_Excerpt_
"""
CANTON, Ohio — The national spotlight is once again shining on the city of Canton for the Pro Football Hall of Fame Festival and visitors are also taking note of the progress being made on the Hall of Fame Village powered by Johnson Controls.
Fans converged on Stark County Thursday for the Hall of Fame game between the Pittsburgh Steelers and the Dallas Cowboys. Others will come to the HOF for weekend enshrinement ceremonies or the Concert for Legends on Monday featuring Brad Paisley and Lynyrd Skynyrd.
In 2020, the COVID-19 pandemic canceled all events surrounding the annual event.
This week, fans are excited to be back even if things aren't completely normal.
The Hall of Fame is recommending masks for indoor events, but hasn't made recommendations for outdoors.
"You think about. I just came back. I went to the national convention in Chicago for autographs and that was indoors. I wore a mask there, but I didn't feel like I needed it here," said Steve Liedtke, of Cleveland.
Fans are also excited about the construction happening around the Hall of Fame, which is phase two of the Hall of Fame Village. The cost of the second phase is about $300 million. The entire project is worth about $1 billion.
"This is the best hall of fame museum, I think, in all of sports that I've been to and it'll make it a broader experience for everybody," said Dave Gore, a fan visiting from Maryland.
Crews have finished a spectator plaza and a scoreboard at Tom Benson Hall of Fame Stadium and work is continuing at the Constellation Center for Excellence.
"It is a 75,000-square-feet multi-use office building for research and development," said Anne Gaffice," the executive vice president of the Hall of Fame Resort and Entertainment Company.
A Center for Performance, which will host indoor tournaments and conventions, is also in the works for phase two, along with a hotel, a restaurant, retail and an 85-thousand-square-feet football-themed water park.
The water park should open within two years and plans for phase 3 are already under discussion.
"Think more entertainment, more opportunities to engage, and maybe a live component. We definitely are looking into the health component," Gaffice said.
Canton Mayor Tom Bernabei said what's happening at the village is a big deal, especially since the massive project faced several financial and construction delays in recent years.
"It's pride in the community," Bernabei said. "But is also means jobs. It means revenue. It means economic development because from that growth will come additional growth and so forth," Bernabei said.
The mayor believes the expansion will score big with fans and keep them coming back for football and fun for decades to come.
"What we want is people that are coming to visit the Hall of Fame, we want them to stay for one, or two, or three days and have a lot of other good things to do," he said.
"""
_Required work_
Copy out everything in the Hall of Fame Village story from "Fans are also" down to "about $1 billion.", word for word.

_Extracted information_
"""
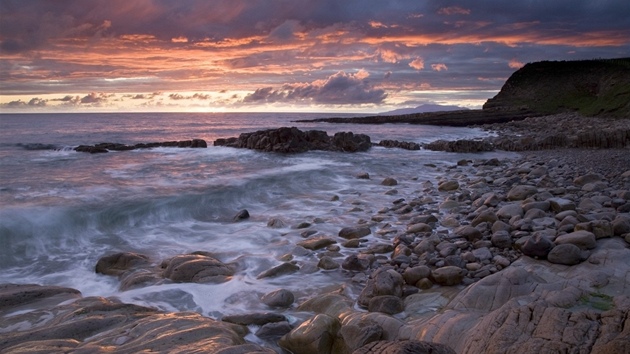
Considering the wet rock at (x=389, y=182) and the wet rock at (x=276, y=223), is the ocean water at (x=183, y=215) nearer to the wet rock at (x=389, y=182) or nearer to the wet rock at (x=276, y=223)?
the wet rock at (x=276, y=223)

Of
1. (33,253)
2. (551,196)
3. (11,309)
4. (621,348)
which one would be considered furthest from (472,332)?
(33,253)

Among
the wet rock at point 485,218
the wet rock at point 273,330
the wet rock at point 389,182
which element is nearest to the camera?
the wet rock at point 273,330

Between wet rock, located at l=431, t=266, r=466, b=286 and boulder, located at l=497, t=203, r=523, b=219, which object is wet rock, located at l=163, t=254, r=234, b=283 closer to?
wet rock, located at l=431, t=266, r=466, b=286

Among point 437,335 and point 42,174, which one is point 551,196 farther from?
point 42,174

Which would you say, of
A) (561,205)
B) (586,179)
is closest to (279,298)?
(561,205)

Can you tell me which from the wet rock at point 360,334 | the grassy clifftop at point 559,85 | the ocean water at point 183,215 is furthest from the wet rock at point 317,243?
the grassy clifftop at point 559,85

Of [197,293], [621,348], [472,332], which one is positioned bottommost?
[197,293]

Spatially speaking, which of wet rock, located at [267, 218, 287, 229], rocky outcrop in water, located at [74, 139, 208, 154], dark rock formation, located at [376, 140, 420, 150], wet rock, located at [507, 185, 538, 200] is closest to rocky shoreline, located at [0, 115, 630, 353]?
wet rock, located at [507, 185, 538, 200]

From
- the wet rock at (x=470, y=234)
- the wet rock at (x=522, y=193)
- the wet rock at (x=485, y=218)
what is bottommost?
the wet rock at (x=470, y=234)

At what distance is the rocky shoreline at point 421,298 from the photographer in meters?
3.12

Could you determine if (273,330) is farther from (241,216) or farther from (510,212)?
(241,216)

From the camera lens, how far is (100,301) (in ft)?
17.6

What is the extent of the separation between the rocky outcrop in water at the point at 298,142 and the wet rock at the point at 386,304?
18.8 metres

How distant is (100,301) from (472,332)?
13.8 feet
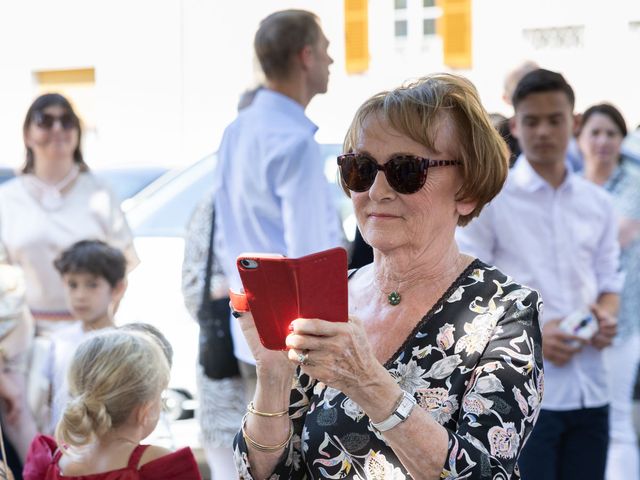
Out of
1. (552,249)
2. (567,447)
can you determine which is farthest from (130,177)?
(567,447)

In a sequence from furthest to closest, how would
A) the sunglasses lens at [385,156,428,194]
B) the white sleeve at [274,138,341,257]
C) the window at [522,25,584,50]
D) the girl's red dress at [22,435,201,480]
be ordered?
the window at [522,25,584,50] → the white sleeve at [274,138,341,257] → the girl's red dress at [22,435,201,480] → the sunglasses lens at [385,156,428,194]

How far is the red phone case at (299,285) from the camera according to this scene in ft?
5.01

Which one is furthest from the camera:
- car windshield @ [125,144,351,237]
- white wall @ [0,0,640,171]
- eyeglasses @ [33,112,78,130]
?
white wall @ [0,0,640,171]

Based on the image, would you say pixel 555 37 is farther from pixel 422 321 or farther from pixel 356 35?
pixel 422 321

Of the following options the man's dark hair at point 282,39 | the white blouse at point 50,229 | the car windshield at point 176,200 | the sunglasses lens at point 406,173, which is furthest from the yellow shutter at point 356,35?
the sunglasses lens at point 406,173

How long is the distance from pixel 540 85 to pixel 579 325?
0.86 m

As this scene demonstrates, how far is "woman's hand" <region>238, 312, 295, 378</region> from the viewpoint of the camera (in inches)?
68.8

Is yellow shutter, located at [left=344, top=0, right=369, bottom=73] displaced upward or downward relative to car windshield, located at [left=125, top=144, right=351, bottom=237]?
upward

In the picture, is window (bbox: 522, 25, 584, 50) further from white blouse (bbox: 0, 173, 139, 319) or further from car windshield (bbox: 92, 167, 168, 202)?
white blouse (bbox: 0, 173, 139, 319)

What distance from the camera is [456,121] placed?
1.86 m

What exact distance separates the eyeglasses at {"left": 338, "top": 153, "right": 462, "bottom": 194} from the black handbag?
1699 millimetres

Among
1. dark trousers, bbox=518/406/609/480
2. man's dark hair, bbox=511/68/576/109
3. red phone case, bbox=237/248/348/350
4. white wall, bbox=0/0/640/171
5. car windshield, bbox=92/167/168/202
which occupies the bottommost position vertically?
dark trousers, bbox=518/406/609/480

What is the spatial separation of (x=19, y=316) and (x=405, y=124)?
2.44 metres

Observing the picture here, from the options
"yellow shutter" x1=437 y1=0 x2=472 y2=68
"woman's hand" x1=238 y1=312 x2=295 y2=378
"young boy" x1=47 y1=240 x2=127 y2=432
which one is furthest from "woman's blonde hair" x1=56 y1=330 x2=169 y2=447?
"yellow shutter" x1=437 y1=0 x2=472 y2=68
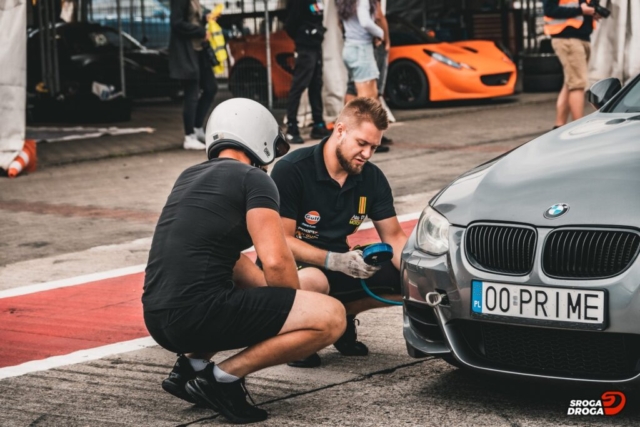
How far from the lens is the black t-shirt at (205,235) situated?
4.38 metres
"""
_The answer_
Fans are also excited about the construction happening around the Hall of Fame, which is phase two of the Hall of Fame Village. The cost of the second phase is about $300 million. The entire project is worth about $1 billion.